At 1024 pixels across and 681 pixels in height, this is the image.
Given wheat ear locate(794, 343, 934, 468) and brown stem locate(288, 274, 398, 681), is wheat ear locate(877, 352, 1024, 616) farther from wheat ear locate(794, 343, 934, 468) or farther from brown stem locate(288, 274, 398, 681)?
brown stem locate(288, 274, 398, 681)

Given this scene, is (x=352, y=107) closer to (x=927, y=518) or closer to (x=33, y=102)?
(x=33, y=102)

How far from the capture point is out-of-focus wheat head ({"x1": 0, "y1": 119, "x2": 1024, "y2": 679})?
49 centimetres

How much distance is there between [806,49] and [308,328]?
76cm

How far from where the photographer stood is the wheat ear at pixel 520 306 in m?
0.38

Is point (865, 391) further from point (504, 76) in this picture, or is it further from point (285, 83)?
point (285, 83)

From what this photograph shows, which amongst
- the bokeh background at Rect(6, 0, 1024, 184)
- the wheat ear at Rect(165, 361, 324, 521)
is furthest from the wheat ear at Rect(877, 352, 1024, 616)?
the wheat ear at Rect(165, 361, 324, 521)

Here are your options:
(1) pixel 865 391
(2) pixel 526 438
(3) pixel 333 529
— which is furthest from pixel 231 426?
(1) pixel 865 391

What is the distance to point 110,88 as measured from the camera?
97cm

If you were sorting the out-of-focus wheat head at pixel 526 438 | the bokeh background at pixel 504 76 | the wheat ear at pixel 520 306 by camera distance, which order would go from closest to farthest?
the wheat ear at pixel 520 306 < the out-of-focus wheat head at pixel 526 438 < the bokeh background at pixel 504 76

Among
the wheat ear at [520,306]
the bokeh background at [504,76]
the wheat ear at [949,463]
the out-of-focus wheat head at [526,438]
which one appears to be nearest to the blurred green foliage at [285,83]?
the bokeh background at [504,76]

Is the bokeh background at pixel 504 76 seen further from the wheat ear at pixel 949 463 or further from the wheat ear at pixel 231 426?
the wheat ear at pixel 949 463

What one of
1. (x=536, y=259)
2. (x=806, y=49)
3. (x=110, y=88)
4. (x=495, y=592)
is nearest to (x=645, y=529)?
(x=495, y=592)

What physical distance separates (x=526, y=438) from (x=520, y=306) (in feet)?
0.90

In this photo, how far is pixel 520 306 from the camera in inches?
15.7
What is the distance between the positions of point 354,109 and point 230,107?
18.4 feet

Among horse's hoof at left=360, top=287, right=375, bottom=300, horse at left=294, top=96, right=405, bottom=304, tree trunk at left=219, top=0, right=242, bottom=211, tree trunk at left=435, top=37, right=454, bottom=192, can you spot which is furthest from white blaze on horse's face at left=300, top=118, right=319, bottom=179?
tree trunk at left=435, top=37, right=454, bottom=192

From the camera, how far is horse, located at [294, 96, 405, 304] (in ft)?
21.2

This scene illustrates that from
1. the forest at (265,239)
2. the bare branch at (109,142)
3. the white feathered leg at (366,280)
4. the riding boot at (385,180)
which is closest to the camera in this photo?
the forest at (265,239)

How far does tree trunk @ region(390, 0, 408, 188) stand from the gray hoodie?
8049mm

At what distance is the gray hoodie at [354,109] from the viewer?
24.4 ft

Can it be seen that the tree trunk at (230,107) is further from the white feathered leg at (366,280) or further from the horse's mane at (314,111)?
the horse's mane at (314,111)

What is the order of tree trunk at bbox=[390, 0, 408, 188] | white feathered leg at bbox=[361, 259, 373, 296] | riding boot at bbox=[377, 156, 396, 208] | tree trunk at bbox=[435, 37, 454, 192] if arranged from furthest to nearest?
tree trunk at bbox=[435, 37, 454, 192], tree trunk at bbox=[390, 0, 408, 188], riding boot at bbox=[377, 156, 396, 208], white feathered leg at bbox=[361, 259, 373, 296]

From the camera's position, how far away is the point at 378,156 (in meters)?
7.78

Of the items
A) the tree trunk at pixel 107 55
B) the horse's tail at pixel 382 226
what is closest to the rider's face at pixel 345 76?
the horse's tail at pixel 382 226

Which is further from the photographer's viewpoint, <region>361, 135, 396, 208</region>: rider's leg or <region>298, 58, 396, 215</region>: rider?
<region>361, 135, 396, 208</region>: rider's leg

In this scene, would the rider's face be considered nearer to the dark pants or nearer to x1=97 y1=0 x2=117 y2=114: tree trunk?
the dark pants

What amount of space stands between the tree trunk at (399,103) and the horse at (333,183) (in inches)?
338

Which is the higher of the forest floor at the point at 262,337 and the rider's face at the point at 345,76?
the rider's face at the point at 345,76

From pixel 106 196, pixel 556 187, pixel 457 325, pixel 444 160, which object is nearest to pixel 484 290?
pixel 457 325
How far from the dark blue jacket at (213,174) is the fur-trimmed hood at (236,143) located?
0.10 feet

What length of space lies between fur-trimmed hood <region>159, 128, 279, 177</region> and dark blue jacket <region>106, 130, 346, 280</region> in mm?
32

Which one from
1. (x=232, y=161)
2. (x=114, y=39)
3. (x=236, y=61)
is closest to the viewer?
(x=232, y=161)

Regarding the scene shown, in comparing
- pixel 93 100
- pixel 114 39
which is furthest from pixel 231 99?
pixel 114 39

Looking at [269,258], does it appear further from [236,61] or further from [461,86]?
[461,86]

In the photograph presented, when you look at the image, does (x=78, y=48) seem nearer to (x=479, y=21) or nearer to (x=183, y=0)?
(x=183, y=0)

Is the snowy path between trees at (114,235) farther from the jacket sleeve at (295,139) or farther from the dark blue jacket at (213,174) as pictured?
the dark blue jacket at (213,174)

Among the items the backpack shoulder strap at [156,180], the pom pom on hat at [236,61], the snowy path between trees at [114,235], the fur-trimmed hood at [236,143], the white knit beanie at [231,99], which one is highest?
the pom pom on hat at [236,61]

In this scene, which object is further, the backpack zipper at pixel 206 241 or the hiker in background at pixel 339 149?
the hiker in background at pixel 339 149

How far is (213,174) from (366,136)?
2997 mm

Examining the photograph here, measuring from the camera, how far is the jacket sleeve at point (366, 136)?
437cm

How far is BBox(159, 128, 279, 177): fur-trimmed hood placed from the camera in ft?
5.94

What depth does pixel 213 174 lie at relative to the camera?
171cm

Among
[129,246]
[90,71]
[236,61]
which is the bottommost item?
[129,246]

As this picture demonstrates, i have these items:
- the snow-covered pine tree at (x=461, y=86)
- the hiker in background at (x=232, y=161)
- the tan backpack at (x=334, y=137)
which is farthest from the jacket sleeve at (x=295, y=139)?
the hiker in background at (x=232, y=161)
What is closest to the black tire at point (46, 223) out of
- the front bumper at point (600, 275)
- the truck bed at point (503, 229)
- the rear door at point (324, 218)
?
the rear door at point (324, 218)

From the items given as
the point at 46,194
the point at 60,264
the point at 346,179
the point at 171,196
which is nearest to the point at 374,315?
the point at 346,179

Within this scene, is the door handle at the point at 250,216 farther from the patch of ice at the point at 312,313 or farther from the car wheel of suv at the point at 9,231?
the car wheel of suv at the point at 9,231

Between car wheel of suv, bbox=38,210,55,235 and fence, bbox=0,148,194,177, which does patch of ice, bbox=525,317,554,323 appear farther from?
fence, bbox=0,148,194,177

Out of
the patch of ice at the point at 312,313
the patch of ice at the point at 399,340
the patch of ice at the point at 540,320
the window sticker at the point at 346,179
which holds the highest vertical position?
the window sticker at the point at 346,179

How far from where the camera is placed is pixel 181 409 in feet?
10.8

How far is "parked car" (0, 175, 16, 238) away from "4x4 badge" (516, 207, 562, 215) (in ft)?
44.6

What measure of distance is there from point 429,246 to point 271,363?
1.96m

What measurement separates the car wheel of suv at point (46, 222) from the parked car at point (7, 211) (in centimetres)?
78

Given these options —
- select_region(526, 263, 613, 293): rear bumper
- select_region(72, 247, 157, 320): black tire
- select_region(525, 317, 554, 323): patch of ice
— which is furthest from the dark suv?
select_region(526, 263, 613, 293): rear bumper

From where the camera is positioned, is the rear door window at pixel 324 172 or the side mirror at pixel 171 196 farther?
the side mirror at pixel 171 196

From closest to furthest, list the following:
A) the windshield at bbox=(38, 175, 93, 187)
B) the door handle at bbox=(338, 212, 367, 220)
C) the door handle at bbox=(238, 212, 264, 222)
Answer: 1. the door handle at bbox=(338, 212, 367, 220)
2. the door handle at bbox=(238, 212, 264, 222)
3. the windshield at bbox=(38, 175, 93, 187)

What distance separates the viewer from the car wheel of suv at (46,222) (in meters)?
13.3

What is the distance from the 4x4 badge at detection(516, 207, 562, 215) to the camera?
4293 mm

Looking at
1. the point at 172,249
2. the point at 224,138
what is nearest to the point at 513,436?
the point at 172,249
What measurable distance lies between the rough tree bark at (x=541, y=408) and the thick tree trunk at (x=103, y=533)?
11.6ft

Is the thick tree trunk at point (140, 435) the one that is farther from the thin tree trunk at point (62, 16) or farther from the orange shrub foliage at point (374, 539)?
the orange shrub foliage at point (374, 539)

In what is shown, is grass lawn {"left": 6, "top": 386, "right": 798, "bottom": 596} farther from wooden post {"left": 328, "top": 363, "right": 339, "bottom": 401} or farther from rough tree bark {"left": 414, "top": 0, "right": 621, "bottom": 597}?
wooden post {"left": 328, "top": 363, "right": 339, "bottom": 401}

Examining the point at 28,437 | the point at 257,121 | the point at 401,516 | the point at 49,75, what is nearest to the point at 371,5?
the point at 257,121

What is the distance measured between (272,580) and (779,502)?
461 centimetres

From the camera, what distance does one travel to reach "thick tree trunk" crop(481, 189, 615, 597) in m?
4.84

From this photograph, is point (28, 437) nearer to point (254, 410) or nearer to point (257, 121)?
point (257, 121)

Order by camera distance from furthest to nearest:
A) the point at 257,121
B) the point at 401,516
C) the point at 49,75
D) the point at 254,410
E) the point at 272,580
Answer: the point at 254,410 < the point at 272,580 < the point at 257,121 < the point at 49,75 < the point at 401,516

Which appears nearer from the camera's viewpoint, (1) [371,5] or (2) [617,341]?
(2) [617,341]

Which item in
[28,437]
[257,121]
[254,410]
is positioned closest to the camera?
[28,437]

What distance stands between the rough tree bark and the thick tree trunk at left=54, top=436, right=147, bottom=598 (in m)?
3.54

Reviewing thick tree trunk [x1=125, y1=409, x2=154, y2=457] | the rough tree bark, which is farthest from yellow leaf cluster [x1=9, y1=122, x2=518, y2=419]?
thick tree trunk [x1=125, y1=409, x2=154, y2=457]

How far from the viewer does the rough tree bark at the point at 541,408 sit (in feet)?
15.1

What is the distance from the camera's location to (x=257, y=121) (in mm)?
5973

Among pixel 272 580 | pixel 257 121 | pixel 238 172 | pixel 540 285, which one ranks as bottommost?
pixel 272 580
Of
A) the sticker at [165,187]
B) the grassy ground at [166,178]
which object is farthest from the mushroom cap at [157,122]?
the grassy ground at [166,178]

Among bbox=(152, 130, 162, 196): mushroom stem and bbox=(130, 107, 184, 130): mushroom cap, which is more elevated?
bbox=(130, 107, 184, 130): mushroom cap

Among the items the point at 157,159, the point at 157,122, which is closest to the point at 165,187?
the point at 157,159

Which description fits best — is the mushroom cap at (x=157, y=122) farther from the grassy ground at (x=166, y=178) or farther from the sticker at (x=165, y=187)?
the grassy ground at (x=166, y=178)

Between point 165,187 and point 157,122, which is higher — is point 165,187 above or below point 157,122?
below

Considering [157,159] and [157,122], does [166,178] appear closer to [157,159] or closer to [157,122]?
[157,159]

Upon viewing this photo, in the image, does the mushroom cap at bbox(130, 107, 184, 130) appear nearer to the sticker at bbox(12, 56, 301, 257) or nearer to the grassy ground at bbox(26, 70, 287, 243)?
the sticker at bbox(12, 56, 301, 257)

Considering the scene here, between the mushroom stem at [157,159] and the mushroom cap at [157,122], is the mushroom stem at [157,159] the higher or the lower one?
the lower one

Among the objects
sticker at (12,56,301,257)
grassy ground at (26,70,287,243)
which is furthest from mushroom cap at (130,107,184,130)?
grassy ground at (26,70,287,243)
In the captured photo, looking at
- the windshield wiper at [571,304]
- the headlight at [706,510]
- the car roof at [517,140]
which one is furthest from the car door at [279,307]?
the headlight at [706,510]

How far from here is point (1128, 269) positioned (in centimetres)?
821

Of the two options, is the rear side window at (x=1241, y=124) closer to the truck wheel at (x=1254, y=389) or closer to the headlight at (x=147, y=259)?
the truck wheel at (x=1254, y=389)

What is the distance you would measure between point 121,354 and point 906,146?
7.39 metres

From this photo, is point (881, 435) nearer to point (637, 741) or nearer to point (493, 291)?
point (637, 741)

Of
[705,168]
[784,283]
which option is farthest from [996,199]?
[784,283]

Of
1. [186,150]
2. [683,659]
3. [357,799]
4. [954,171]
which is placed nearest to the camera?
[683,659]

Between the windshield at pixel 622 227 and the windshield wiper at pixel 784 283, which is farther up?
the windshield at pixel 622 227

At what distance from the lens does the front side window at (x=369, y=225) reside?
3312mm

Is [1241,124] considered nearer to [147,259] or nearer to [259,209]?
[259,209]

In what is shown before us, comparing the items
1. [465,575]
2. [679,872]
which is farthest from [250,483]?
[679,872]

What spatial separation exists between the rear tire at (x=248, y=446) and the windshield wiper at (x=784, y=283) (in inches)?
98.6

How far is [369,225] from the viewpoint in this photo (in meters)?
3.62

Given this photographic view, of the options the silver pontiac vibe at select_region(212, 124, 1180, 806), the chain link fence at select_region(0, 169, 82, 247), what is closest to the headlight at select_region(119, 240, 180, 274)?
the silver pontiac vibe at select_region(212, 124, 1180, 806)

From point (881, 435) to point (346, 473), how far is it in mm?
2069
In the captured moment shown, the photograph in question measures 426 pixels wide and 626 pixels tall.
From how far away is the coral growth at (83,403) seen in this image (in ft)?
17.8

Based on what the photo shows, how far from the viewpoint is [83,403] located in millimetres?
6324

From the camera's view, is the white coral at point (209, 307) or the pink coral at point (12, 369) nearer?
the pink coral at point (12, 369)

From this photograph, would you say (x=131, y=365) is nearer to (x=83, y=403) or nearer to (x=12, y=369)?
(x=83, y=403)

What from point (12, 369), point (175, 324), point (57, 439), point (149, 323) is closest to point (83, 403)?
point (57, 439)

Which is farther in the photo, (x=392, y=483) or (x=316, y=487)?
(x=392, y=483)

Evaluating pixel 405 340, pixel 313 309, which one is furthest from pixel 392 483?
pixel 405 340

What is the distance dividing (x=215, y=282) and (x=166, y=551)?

·····

• Required work:
Return the lines beginning at the one that contains "From the camera's view, is" and continuing through the last line of the data, exactly as they stand and without any others.

• Result below:
From the camera's view, is the white coral at point (209, 307) or the pink coral at point (12, 369) nearer?
the pink coral at point (12, 369)

From this photograph, would you say (x=131, y=365) is nearer to (x=83, y=403) or nearer to (x=12, y=369)?
(x=83, y=403)

What from point (12, 369), point (175, 324), point (57, 439), point (149, 323) is closest to point (83, 403)?
point (57, 439)

Which is farther in the photo, (x=392, y=483) or (x=316, y=487)?
(x=392, y=483)

Evaluating pixel 405 340, pixel 313 309, which one is furthest from pixel 392 483?
pixel 405 340

What is the distance dividing (x=215, y=282) and (x=166, y=551)?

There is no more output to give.